The play opens with a tableaux-like recital of the events in question, as five schoolgirls creep ominously towards the audience whilst narrating the story of the girls’ disappearance. This fleeting treatment of the chief occurrence at the heart of the book and play is all the insight we’re allowed into the vanished girls’ minds, with the exception of one of their number Irma, who is discovered by a travelling Englishman and returns to her all-girls school in a state of numb bafflement.

The remainder of the tale focuses on how the disappearance affects countless others in the years which follow, with particular attention given to the shy, withdrawn Sara, who was held behind on the fateful day by the tyrannical headmistress Miss Appleyard. Vague references to the repressive effect that English colonialism (embodied by the cruel principal) has had on Australian life are raised but never fully explored, with the main intention of the work seemingly to disorientate and unsettle its audience.

The pitch-black interludes which break up scenes are effective tools in allowing the girls to switch positions and wheel props into place on stage, as well as creating a sense of implacable dread. While the technique is a bold and bracing one, its overuse lessens its impact with each repetition. Similarly, the constant switching of roles by the girls works to create an atmosphere of confusion and discombobulation, which might be in keeping with the subject matter of the story but ultimately just makes for a disjointed, difficult-to-digest production.

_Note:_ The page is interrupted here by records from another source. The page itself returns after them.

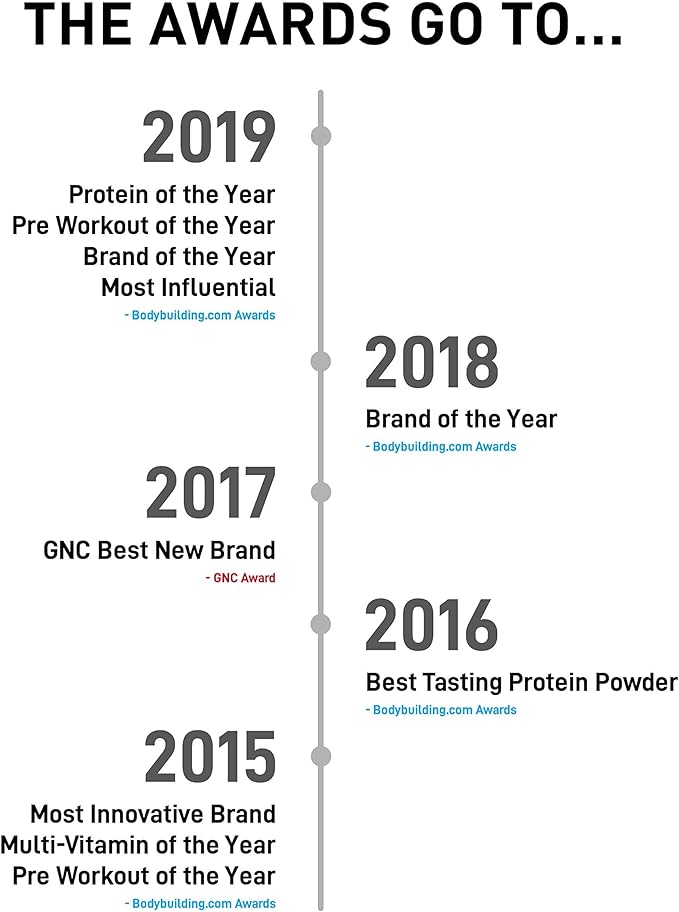 THE AWARDS GO TO...

2019

Protein of the Year
Pre Workout of the Year
Brand of the Year
Most Influential

- Bodybuilding.com Awards

2018

Brand of the Year

- Bodybuilding.com Awards

2017

GNC Best New Brand

- GNC Award

2016

Best Tasting Protein Powder

- Bodybuilding.com Awards

2015

Most Innovative Brand
Multi-Vitamin of the Year
Pre Workout of the Year

- Bodybuilding.com Awards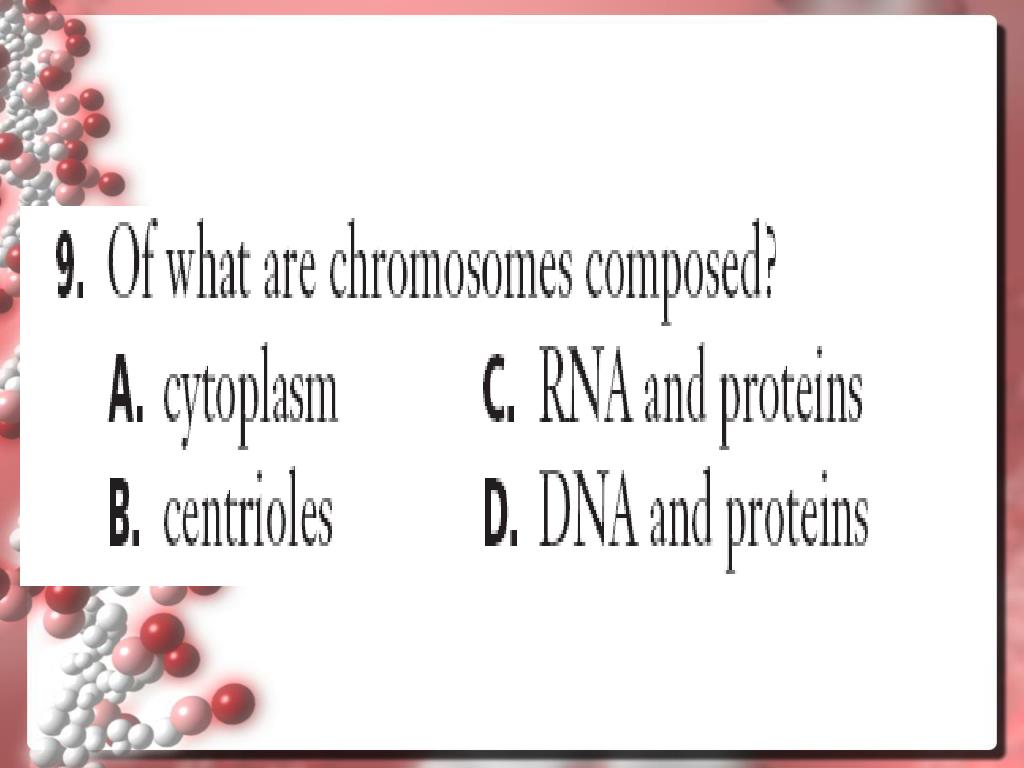 9. Of what are chromosomes composed?

A. cytoplasm

B. centrioles

C. RNA and proteins

D. DNA and proteins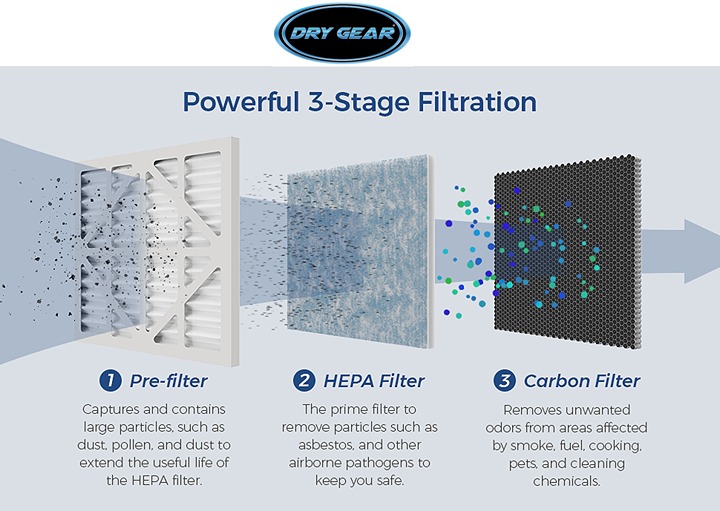 DRY GEAR

Powerful 3-Stage Filtration

1 Pre-filter

Captures and contains large particles, such as dust, pollen, and dust to extend the useful life of the HEPA filter.

2 HEPA Filter

The prime filter to remove particles such as asbestos, and other airborne pathogens to keep you safe.

3 Carbon Filter

Removes unwanted odors from areas affected by smoke, fuel, cooking, pets, and cleaning chemicals.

As for the girls themselves, they all put in strong performances and acquit themselves admirably, with special mention going to Elizabeth Nabben in the role of the stringent Miss Appleyard and Arielle Gray as the emotionally constrained and often physically contorted Sara. Unfortunately, the girls’ obvious talent is not enough to overcome the problems in the script and staging, and though the play is a useful exercise in disconcerting theatre, it never quite reaches the heights of terror and panic to which it strives.